Security Evaluation of Bistable Ring PUFs on FPGAs using Differential and Linear Analysis
Dai Yamamoto, Masahiko Takenaka, Kazuo Sakiyama, Naoya Torii
DOI: http://dx.doi.org/10.15439/2014F122
Citation: Proceedings of the 2014 Federated Conference on Computer Science and Information Systems, M. Ganzha, L. Maciaszek, M. Paprzycki (eds). ACSIS, Vol. 2, pages 911–918 (2014)

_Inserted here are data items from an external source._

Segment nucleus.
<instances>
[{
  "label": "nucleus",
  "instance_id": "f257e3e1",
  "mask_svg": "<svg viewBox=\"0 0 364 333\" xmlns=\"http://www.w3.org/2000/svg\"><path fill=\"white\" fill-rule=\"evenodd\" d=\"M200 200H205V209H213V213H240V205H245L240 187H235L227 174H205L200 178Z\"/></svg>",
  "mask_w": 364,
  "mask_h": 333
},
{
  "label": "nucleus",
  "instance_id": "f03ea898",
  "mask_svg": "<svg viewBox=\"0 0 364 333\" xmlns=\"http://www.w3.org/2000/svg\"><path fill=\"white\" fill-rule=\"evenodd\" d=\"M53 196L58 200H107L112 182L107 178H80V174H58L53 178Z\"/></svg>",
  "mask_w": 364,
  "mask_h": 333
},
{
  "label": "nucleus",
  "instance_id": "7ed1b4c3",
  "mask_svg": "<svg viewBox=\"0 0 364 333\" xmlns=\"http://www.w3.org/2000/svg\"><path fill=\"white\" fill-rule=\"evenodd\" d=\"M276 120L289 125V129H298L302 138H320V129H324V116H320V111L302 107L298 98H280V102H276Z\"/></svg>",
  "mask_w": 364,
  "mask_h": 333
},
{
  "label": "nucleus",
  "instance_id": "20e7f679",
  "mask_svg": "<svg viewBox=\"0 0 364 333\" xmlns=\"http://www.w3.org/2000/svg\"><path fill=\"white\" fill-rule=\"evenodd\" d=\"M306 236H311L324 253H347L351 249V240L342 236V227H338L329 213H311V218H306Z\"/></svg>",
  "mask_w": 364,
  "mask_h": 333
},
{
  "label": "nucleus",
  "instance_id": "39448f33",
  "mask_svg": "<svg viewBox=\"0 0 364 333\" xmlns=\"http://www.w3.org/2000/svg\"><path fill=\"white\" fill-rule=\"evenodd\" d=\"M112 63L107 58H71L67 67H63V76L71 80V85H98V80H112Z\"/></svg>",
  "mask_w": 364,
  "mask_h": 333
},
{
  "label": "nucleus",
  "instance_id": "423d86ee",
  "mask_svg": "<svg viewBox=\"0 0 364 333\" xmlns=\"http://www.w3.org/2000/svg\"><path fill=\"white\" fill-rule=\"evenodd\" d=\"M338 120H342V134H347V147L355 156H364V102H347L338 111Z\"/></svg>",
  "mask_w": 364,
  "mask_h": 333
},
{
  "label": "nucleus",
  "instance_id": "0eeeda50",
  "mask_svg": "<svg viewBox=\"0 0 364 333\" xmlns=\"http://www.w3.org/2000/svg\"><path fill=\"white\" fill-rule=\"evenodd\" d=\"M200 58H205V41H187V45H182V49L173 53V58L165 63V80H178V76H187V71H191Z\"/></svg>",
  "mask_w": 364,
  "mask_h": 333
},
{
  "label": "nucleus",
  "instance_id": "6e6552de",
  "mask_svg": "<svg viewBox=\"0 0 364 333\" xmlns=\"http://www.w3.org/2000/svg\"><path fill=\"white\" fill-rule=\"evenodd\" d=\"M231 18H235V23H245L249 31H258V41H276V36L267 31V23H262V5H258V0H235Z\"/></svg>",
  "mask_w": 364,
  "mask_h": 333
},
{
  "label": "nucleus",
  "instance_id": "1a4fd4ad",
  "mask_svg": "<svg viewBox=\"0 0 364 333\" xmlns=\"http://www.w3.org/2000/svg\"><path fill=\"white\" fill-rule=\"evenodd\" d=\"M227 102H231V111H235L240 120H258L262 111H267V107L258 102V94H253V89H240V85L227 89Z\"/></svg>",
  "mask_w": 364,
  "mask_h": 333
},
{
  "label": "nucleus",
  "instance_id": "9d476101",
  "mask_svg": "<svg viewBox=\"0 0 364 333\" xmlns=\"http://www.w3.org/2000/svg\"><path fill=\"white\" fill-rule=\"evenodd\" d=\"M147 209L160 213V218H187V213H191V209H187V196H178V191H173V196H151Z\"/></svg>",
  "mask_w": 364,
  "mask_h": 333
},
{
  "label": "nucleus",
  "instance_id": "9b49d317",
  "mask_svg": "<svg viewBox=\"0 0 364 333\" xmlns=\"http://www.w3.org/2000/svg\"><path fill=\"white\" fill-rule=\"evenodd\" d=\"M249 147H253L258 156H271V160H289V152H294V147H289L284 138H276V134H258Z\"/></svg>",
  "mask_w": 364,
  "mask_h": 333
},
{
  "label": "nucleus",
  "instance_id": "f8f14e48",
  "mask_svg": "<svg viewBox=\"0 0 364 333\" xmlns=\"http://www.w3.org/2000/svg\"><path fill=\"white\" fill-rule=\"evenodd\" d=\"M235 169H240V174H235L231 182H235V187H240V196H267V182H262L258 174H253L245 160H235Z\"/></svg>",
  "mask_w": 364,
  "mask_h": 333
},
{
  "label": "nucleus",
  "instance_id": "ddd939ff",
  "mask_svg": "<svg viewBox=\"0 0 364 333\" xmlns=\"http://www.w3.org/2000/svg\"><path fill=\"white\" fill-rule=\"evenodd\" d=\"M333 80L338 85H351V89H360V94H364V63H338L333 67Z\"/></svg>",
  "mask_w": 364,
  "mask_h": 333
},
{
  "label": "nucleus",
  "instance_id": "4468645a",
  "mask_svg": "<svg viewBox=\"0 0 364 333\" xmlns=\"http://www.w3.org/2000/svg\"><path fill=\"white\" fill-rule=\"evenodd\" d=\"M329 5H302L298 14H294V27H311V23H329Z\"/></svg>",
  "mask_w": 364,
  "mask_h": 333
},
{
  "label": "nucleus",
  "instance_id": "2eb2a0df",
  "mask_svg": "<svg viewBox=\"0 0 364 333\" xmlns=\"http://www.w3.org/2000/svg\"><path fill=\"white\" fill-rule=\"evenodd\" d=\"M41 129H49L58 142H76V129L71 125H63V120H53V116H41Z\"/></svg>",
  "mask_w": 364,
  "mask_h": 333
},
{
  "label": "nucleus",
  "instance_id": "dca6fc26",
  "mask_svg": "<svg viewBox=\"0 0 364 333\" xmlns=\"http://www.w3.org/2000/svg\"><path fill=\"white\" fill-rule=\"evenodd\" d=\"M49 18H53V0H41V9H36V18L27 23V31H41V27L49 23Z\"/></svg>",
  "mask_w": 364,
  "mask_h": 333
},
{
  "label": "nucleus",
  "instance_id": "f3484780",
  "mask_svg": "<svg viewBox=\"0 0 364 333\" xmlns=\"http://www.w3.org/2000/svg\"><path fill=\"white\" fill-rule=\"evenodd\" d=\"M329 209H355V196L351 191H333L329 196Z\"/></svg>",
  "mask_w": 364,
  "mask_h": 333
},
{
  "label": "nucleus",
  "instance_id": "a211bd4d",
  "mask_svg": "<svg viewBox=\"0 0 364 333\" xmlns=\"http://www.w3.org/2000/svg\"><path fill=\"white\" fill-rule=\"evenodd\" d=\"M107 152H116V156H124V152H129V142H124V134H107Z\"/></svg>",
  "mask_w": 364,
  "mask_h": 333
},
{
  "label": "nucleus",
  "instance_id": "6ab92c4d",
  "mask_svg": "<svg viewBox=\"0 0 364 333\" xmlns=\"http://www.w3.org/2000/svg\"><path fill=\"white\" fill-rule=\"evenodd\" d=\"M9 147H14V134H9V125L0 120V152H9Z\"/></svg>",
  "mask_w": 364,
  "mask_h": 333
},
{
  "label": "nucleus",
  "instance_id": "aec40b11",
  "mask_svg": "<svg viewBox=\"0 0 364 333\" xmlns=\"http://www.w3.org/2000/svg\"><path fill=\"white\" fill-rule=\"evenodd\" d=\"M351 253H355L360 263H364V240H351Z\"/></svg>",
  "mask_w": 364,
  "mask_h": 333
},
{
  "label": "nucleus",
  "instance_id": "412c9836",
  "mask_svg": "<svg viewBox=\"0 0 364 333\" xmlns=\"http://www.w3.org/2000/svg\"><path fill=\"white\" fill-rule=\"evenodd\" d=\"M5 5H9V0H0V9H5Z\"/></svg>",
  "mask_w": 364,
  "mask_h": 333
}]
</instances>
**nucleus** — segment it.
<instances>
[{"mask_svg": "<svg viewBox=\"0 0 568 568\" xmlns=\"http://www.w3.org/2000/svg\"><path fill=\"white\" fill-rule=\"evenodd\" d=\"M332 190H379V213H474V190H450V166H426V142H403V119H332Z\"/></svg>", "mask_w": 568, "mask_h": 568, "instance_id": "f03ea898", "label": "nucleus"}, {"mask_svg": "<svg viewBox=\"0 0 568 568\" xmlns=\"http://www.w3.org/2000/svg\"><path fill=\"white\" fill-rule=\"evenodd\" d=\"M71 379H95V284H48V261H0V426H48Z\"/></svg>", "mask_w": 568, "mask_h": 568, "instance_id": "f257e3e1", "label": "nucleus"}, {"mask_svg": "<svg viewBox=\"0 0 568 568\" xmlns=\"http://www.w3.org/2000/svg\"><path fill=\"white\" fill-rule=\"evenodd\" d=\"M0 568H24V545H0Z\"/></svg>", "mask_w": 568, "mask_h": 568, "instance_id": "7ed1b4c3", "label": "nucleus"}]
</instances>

Abstract. Physically Unclonable Function (PUF) is expected to be an innovation for anti-counterfeiting devices for secure ID generation, authentication, etc. In this paper, we propose novel methods of evaluating the difficulty of predicting PUF responses (i.e. PUF outputs), inspired by well-known differential and linear cryptanalysis. According to the proposed methods, we perform a first third-party evaluation for Bistable Ring PUF (BR-PUF), proposed in 2011. The BR-PUFs have been claimed that they have a resistance against the response predictions. Through our experiments using FPGAs, we demonstrate, however, that BR-PUFs have two types of correlations between challenges and responses, which may cause the easy prediction of PUF responses. First, the same responses are frequently generated for two challenges (i.e. PUF inputs) with small Hamming distance. A number of randomly-generated challenges and their variants with Hamming distance of one generate the same responses with the probability of 0.88, much larger than 0.5 in ideal PUFs. Second, particular bits of challenges in BR-PUFs have a great impact on the responses. The value of responses becomes `1' with the high probability of 0.71 (> 0.5) when just particular 5 bits of 64-bit random challenges are forced to be zero or one. In conclusion, the proposed evaluation methods reveal that BR-PUFs on FPGAs have some correlations of challenge-response pairs, which helps an attacker to predict the responses.